This book deconstructs popular ideas about service provision, their inherent flaws and ways in which the field might be radically rethought. It interpolates various strands inspired by thinkers including Ralph Stacey (complexity theory), Thomas Kuhn (paradigm shift) and Shalom Schwartz (values) as well as referencing theories from psychology, sociology and philosophy – for example, self-determination theory, social constructionism and existentialism. The result is a novel and challenging thesis which will be of immense value to those concerned with the delivery of good service.
For most of the 20th century the consensus around organisational configurations was dominated by ideas of control: for example, as embodied by scientific management and systems thinking. These gave us workplaces based on the idea that management-knows-best, and of measurement, targets, goals, and best practice. They also helped to cement the pervasive metaphor of the employee as a mechanism, as a sub-system; one who simply follows orders and who is a deterministic component in a non-human model. The end of the last century and these early years of the current one, have brought a tide of argument in favour of employee autonomy framed in various ways such as freedom, decision latitude, chaos, complexity science and even anarchy. Certain theorists, along with humanists, anarchists and those politically aligned to workers, strongly advocate these ideas. Their arguments to enterprise owners are that the benefits of greater staff freedoms would include innovation, novelty, agility and responsiveness.
However in the work of these theorists a persistent concern can be detected one which is sometimes laid bare by the advocates themselves. It is that on the other side of the positive and desirable outcomes of autonomy and chaos, lurks a darker sibling: destructive novelty. Free your employees and the result may not be agility and creativity rather sloth and destructiveness.

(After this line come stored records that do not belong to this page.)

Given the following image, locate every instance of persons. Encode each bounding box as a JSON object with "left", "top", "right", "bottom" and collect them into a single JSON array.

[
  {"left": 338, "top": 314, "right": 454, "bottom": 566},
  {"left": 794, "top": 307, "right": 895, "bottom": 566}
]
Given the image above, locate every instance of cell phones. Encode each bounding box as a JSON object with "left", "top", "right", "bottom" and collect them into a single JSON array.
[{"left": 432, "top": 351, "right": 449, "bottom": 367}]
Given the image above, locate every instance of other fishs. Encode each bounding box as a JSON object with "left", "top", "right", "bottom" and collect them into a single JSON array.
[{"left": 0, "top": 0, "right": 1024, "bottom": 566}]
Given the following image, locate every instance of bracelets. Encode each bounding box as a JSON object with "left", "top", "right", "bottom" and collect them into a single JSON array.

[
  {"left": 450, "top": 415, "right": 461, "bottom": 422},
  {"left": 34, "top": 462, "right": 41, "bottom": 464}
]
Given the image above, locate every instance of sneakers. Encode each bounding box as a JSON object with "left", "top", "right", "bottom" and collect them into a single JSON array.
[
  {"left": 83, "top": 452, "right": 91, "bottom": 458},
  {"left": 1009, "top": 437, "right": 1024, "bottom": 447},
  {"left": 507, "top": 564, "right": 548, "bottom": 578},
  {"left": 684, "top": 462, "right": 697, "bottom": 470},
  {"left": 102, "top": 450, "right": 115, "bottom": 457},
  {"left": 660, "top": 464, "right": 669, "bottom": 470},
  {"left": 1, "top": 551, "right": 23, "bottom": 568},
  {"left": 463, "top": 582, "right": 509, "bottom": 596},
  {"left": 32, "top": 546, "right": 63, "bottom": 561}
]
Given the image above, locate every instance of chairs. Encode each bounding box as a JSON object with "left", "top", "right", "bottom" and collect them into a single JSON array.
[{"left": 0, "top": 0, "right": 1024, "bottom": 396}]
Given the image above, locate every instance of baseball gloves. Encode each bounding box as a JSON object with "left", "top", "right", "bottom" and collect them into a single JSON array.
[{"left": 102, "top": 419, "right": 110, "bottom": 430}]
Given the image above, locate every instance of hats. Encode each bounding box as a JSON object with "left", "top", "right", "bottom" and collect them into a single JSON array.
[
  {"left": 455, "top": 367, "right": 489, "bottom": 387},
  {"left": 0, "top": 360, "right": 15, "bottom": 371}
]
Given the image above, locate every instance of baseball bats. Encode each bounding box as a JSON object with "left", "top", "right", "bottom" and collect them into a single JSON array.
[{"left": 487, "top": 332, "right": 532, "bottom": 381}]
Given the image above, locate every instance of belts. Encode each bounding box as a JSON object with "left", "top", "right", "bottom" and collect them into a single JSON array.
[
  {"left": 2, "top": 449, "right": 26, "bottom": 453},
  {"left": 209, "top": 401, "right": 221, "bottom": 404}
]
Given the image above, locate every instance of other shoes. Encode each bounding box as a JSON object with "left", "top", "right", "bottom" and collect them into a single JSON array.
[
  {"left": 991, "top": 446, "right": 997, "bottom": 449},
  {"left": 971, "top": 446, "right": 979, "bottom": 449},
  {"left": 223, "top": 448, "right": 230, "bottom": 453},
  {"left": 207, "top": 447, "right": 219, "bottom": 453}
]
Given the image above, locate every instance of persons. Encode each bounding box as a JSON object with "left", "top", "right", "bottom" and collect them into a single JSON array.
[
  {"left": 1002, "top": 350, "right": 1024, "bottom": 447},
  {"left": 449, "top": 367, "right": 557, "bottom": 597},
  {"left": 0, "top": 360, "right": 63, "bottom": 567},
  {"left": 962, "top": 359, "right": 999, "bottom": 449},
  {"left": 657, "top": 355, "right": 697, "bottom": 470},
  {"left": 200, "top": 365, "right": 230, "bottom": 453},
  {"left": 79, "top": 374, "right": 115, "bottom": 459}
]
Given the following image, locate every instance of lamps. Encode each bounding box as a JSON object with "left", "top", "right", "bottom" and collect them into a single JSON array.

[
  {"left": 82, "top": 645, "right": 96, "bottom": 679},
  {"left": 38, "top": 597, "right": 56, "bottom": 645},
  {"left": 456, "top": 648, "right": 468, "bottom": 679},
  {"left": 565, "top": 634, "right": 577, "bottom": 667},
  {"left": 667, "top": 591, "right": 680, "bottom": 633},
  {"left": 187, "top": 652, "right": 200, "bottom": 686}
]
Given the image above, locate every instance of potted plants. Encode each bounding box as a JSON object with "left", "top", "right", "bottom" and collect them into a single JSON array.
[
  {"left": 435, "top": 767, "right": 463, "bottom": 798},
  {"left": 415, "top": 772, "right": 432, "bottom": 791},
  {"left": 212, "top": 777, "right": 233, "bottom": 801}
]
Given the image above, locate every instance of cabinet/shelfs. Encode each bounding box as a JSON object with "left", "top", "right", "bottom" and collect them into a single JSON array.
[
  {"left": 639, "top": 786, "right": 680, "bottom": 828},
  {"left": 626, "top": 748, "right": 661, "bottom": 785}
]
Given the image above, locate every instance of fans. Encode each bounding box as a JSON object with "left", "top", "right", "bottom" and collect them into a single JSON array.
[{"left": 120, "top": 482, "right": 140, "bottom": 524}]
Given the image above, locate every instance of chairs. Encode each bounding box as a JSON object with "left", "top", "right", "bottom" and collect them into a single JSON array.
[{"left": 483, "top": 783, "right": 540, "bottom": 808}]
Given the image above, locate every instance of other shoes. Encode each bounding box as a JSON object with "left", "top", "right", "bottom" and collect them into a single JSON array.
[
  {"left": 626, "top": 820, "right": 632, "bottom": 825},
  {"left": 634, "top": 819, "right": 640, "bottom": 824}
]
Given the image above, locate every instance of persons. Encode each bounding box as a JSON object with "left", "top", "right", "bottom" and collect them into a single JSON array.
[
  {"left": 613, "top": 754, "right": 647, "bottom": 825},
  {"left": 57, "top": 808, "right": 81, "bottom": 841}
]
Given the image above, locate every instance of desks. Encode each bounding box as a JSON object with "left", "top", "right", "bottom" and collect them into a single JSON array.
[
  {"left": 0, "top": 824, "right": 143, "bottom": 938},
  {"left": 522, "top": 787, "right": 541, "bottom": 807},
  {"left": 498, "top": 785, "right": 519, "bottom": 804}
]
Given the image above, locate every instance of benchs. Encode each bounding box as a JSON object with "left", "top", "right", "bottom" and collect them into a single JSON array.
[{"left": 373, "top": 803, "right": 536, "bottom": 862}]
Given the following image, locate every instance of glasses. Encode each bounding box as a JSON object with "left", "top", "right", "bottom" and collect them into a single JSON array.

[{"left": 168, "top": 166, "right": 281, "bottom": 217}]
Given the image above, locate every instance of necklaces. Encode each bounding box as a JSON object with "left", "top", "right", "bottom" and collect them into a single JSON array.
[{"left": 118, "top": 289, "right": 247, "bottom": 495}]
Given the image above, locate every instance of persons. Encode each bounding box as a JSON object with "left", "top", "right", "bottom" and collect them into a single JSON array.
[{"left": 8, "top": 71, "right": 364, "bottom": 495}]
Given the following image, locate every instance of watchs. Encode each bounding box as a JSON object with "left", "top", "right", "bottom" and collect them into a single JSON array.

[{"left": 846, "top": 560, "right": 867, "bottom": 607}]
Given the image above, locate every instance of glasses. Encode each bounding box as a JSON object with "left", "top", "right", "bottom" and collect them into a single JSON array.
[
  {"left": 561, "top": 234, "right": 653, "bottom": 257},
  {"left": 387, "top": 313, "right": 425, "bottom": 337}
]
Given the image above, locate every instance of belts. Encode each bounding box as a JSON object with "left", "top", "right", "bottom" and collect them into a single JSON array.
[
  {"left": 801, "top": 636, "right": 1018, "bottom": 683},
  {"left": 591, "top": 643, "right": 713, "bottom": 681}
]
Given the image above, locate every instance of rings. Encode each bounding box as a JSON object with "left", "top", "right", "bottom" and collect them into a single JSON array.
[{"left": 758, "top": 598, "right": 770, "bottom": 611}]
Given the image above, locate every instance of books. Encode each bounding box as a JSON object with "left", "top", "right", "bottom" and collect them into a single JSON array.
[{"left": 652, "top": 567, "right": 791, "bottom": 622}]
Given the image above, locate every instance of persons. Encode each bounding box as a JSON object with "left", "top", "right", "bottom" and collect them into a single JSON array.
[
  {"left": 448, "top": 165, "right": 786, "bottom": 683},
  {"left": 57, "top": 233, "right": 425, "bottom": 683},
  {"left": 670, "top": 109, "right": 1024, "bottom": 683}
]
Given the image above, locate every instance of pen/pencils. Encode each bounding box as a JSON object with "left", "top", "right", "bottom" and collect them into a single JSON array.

Without control, many fear that there would be no tools via which to manage such malevolence. This may be one of the important reasons why the paradigm of work has resisted the call to chaos. In this book, a new approach is outlined; one which continues the flow of the arguments in favour of employee autonomy. However the author acknowledges the reality of the fear of destructive novelty, and incorporates a key concept from work psychology which he believes interacts with chaos in such a way as to reduce the risk of destructive outcomes. The theory in sum is a triptych; it describes an approach by which control, chaos, and values can be integrated in a way such that organisations could scale back the use of control and reap the myriad benefits of chaos without fearing the worst.